Last week, Saul Nassé, the chief executive of Cambridge Assessment, suggested that it’s good to have high-stress moments in education, such as external examinations, as these help to prepare children for life after school.

It’s a view from the school of hard knocks, in which what doesn’t kill you makes you stronger and better prepared for the competitive career space beyond formal education. Many might sympathise, particularly if they too have successfully negotiated the system and are blind to others who have fallen by the wayside, but it’s not a position that many teachers will support, particularly those who have counselled a self-harming child or one threatening suicide.

At their theoretical best, exams allow children to show what they know, understand and can do. They can be a valuable part of education, rewarding children for their progress and supporting a lifelong love for learning.

Unfortunately, our examinations system doesn’t put children at its heart. From phonics and KS2 tests onwards, results are used to judge schools rather than help children’s learning. Headteachers have faced a bullet due to transitory dips in a school’s raw performance, with a data-driven inspectorate providing the ammunition. If heads are constantly looking over their shoulders, they are susceptible to the siren voices that serve to narrow the curriculum and diminish children’s educational experiences.

The love for learning, a genuine buffer against the effects of stress, is slowly being sucked out of our classrooms as we teach to the tests.

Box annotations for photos
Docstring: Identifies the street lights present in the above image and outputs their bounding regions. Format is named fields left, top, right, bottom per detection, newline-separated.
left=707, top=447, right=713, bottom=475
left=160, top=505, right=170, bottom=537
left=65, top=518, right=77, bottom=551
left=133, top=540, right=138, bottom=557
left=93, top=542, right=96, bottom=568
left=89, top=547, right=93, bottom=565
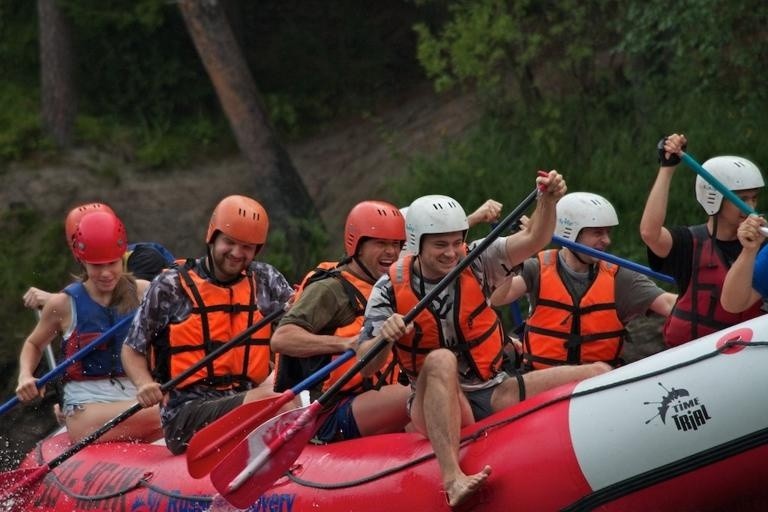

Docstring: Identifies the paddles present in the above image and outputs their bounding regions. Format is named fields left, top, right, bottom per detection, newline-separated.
left=0, top=284, right=300, bottom=512
left=185, top=349, right=356, bottom=480
left=208, top=171, right=548, bottom=510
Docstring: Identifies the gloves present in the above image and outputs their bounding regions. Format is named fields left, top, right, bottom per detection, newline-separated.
left=657, top=135, right=688, bottom=166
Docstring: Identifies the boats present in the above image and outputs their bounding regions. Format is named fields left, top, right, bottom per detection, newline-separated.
left=0, top=315, right=768, bottom=512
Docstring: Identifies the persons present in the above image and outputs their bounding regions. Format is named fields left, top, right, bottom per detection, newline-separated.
left=467, top=199, right=504, bottom=230
left=721, top=213, right=768, bottom=314
left=357, top=168, right=614, bottom=506
left=640, top=132, right=764, bottom=350
left=22, top=204, right=175, bottom=312
left=270, top=199, right=419, bottom=446
left=490, top=191, right=680, bottom=375
left=16, top=212, right=164, bottom=445
left=121, top=195, right=302, bottom=455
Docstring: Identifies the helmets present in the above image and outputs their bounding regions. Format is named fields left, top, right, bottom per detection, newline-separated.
left=72, top=210, right=128, bottom=265
left=65, top=202, right=119, bottom=264
left=554, top=191, right=620, bottom=248
left=345, top=200, right=406, bottom=257
left=695, top=156, right=765, bottom=216
left=404, top=195, right=470, bottom=256
left=397, top=206, right=412, bottom=218
left=205, top=196, right=270, bottom=260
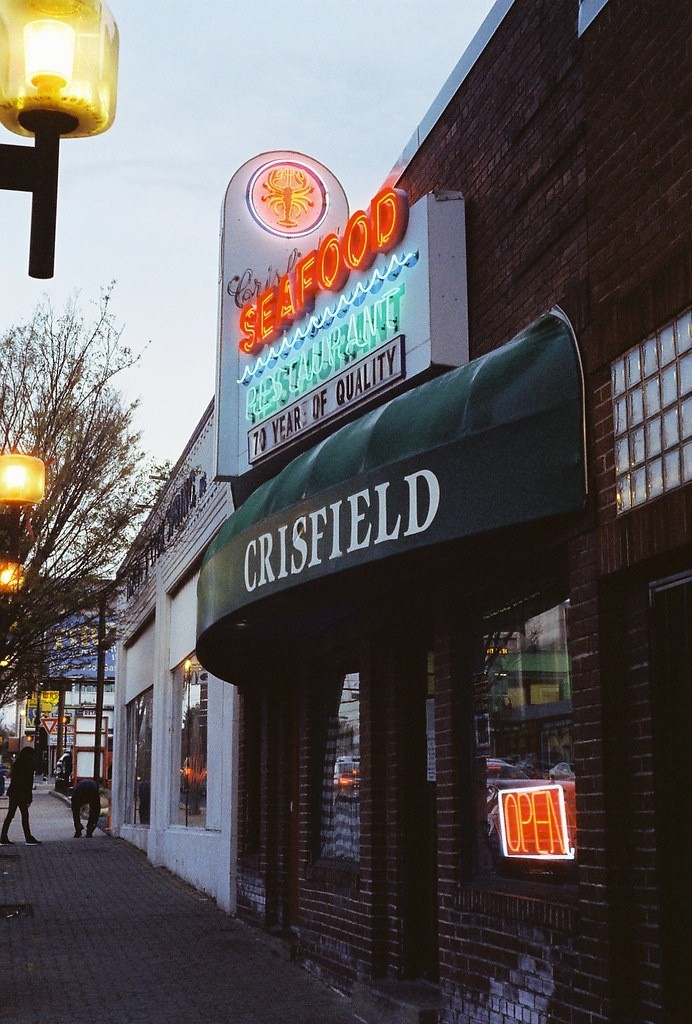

*SHORT PROBLEM 1*: In the text on exam stress, why does the examinations system fail to put children at its heart? Answer in one to three sentences.
*SHORT PROBLEM 2*: Pick up the text on exam stress after its final sentence and write what comes next.

*TASK RESPONSE 1*: From phonics and KS2 tests onwards, results are used to judge schools rather than to help children's learning. Headteachers have faced a bullet over transitory dips in a school's raw performance, and heads who are always looking over their shoulders are susceptible to voices that narrow the curriculum and diminish children's educational experiences.

*TASK RESPONSE 2*:
The one-chance-of-glory format of our exams only adds to the difficulties. Unsurprisingly, Beat, the eating disorders charity, reports more referrals to its support phone lines during the examination season. No one has yet discovered the smoking gun linking exams and mental ill-health, the relationship is too complex for that, but exams as they currently operate must sit among the perps in the dock.

Mr Nassé can’t be blamed for the constraints imposed by politicians that have gifted us a narrowing and often joyless curriculum, and an even narrower methodology for testing it. Yet examination reform should never be enacted until the impacts on mental health are researched.

One in eight children in England now suffer from a mental health disorder according to the NHS and that simply hasn’t been factored. The government’s laudable intention to have a senior mental health lead in every school is behind schedule and estimates suggest that only one quarter of children will be covered by 2023.

Only 40 per cent of teachers feel confident in recognising an eating disorder according to the National Institute for Health Research, while Young Minds reports that half of the children needing mental health treatment in 2017-18 waited more than 18 weeks following their initial assessment.

This isn’t a firm bedrock for reform and enacting systemic change without any consideration for the mental health of our children is simply untenable. Ofqual needs to insist that all awarding bodies undertake a mental health impact assessment before embarking on radical reform.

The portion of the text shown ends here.